Physicists at the Joint Quantum Institute (JQI) and the University of Maryland show, for the first time, that qubits can successfully exist in a topological superconductor material even in the presence of impurities in the material and strong interactions among participating electrons, courtesy of Majorana excitations.

Named for the Italian physicist Ettore Majorana, the hypothetical Majorana particle is a quasiparticle. Some scientists believe that qubits made from Majorana pulses excited in topological materials would be much more immune from decoherence than qubits based on conventional particles.

Previously Sankar Das Sarma and his colleagues predicted that Majorana particles would appear in topological quantum nanowires, a prediction since borne out experimentally. It is precisely the separation of the two parts of the Majorana excitation at either end of the nanowire that confers some of the anticipated coherence-protection: a qubit made of that Majorana excitation would not be disrupted by merely a local irregularity in the wire.

But this earlier work was still somewhat idealistic in that it didn’t fully grapple with the presence of impurities nor with electron-electron interactions. This is what the new paper addresses.

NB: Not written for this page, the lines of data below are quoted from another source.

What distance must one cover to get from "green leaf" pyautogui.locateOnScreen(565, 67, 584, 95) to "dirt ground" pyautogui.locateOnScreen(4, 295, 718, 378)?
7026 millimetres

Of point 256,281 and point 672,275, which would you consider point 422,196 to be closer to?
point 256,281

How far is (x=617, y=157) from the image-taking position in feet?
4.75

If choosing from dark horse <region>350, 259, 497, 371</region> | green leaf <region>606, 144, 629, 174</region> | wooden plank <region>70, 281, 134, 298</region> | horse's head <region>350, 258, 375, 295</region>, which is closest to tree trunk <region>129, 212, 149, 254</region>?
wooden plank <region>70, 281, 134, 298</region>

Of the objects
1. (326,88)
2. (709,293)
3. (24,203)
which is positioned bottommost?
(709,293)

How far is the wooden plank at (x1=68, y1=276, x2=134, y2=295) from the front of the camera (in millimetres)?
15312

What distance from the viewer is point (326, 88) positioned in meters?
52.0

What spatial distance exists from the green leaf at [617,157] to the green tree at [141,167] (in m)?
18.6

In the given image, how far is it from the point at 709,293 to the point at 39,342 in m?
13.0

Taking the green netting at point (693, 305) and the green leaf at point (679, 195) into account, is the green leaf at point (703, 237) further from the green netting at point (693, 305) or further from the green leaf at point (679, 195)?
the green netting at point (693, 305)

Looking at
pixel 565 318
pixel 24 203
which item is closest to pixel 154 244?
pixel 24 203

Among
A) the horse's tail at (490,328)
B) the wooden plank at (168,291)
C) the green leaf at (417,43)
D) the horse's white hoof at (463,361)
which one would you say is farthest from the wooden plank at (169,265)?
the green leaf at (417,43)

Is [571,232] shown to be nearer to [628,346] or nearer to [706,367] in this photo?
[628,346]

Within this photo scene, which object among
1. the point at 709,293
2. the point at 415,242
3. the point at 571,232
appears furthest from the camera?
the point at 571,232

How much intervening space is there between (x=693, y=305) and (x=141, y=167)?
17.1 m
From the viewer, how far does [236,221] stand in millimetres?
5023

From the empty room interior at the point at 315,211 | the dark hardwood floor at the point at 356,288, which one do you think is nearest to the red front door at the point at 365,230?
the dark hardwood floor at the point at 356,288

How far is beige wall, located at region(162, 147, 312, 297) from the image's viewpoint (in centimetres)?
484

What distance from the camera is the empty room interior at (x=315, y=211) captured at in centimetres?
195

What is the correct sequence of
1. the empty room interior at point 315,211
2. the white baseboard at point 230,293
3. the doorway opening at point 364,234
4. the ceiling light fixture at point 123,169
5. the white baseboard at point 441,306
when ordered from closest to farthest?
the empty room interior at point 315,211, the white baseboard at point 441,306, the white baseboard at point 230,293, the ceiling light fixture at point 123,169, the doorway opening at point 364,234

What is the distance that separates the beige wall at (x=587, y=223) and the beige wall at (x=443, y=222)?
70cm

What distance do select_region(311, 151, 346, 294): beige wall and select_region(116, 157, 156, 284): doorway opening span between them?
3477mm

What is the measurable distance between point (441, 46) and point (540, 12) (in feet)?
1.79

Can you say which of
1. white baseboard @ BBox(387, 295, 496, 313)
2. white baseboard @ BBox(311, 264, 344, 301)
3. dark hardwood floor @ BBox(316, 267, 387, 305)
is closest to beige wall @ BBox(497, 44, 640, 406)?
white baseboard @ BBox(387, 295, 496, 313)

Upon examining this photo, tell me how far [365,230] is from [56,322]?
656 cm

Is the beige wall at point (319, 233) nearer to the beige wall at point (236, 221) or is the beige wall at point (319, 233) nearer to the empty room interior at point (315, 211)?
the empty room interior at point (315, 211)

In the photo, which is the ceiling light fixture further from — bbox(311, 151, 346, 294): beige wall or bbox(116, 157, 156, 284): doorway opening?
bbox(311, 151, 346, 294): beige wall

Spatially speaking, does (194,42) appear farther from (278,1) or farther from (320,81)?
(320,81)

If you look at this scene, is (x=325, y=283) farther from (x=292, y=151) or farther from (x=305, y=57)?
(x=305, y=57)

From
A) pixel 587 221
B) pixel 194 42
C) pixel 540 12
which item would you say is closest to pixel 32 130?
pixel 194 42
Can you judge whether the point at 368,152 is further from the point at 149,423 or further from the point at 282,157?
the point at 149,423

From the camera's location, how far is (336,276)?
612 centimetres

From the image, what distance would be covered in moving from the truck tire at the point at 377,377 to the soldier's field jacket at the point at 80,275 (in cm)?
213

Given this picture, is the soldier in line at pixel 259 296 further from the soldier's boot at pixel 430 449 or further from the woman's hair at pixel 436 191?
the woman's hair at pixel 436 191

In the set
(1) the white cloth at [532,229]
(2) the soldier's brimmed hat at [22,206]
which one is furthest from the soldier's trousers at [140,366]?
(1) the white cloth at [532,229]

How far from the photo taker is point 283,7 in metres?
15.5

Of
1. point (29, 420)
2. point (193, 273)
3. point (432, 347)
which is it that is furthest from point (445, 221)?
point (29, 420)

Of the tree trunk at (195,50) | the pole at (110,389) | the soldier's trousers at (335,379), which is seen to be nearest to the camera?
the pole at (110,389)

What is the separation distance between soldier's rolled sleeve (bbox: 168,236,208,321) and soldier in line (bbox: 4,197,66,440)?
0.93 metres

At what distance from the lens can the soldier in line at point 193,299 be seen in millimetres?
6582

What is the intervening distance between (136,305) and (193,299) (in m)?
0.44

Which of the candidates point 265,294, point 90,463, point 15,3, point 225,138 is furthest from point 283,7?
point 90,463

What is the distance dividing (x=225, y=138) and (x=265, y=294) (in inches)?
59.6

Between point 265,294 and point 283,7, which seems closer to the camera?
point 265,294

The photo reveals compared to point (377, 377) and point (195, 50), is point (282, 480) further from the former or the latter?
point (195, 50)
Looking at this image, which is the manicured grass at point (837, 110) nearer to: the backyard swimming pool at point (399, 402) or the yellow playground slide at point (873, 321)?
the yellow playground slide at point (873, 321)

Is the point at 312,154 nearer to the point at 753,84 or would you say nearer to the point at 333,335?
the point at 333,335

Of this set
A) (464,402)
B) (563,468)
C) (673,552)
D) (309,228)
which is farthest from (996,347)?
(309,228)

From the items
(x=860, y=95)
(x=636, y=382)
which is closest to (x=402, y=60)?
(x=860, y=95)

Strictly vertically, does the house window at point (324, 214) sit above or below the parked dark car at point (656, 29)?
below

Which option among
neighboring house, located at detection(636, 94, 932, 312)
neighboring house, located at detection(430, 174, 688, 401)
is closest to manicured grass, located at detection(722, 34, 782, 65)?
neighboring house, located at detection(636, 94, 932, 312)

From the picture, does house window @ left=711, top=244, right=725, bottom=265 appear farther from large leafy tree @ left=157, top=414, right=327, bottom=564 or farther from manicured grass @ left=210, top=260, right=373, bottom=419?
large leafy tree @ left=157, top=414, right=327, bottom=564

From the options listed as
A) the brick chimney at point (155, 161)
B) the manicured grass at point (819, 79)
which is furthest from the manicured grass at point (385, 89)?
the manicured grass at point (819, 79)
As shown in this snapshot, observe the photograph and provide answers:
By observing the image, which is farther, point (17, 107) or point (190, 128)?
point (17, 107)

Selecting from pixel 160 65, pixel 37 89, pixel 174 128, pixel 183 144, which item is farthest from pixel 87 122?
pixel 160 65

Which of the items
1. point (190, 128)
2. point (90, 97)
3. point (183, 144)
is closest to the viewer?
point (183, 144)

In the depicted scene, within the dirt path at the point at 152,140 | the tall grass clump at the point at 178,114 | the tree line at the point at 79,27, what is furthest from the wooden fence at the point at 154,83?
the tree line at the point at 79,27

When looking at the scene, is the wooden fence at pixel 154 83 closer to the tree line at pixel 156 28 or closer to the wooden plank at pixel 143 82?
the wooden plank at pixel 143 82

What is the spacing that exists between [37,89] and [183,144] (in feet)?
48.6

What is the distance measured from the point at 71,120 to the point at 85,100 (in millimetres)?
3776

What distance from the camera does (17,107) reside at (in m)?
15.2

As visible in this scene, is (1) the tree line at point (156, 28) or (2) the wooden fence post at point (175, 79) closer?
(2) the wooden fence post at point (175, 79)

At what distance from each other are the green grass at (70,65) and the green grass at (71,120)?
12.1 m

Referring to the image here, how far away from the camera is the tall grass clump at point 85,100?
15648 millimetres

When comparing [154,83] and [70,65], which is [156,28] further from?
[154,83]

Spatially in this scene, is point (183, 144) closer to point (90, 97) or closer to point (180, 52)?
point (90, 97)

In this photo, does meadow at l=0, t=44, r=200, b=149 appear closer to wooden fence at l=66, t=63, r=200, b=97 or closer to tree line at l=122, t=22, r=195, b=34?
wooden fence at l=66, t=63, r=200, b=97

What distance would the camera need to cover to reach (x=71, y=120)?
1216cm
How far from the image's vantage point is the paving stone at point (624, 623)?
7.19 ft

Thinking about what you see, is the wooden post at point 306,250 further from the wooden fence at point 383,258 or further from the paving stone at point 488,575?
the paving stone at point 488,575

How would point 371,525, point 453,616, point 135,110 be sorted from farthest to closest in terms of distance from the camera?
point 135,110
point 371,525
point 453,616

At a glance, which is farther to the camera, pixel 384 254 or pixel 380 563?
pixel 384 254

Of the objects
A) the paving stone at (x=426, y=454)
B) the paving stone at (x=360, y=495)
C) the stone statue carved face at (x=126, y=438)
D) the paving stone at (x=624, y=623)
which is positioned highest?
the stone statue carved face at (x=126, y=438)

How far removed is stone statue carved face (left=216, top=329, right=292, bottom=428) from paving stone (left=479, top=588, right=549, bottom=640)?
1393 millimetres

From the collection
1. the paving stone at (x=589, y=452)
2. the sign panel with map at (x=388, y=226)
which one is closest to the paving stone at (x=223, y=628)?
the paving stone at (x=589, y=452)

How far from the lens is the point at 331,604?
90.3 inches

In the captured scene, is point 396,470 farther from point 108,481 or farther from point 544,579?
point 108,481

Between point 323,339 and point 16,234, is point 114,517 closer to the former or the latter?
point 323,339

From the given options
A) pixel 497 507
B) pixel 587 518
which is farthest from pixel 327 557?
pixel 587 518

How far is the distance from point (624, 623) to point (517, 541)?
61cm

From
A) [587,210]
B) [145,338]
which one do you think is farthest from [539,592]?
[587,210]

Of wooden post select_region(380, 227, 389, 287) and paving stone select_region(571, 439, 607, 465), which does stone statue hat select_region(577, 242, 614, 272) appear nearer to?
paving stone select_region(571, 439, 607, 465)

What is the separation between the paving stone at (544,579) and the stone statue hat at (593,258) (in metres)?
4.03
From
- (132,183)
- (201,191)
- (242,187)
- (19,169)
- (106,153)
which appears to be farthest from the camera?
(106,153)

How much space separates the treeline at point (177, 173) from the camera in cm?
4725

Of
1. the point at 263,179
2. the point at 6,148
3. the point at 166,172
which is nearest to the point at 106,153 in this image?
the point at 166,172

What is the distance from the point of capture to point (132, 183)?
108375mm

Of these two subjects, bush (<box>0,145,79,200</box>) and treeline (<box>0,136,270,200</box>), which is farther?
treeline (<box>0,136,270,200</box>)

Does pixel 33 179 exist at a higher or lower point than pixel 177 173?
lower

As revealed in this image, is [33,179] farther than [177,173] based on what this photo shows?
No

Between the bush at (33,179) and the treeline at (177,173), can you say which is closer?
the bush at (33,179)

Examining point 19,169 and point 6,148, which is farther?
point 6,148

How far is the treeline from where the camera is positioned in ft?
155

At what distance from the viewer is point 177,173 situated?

The problem of impurities or defects is especially a low-dimension environment. The same is true for the repulsive force among electrons. In 3-dimensional materials, by contrast, electrons can avoid each other thanks to the availability of space. They can just go around each other. In 1-D materials, this is not possible, since electrons cannot pass each other. In 1D, if one electron wants to move, it has to move all the other electrons! This ensures that excitations in a 1D metal are necessarily collective, as opposed to the single-particle excitations existing in a 3D metal. In this new work, the authors conclude that despite the detrimental effect of disorder and interactions, there is still a sizable range of parameters where topological superconductors hosting Majorana excitations can exist. This study will be useful for understanding and characterizing topological superconductors in more realistic situations.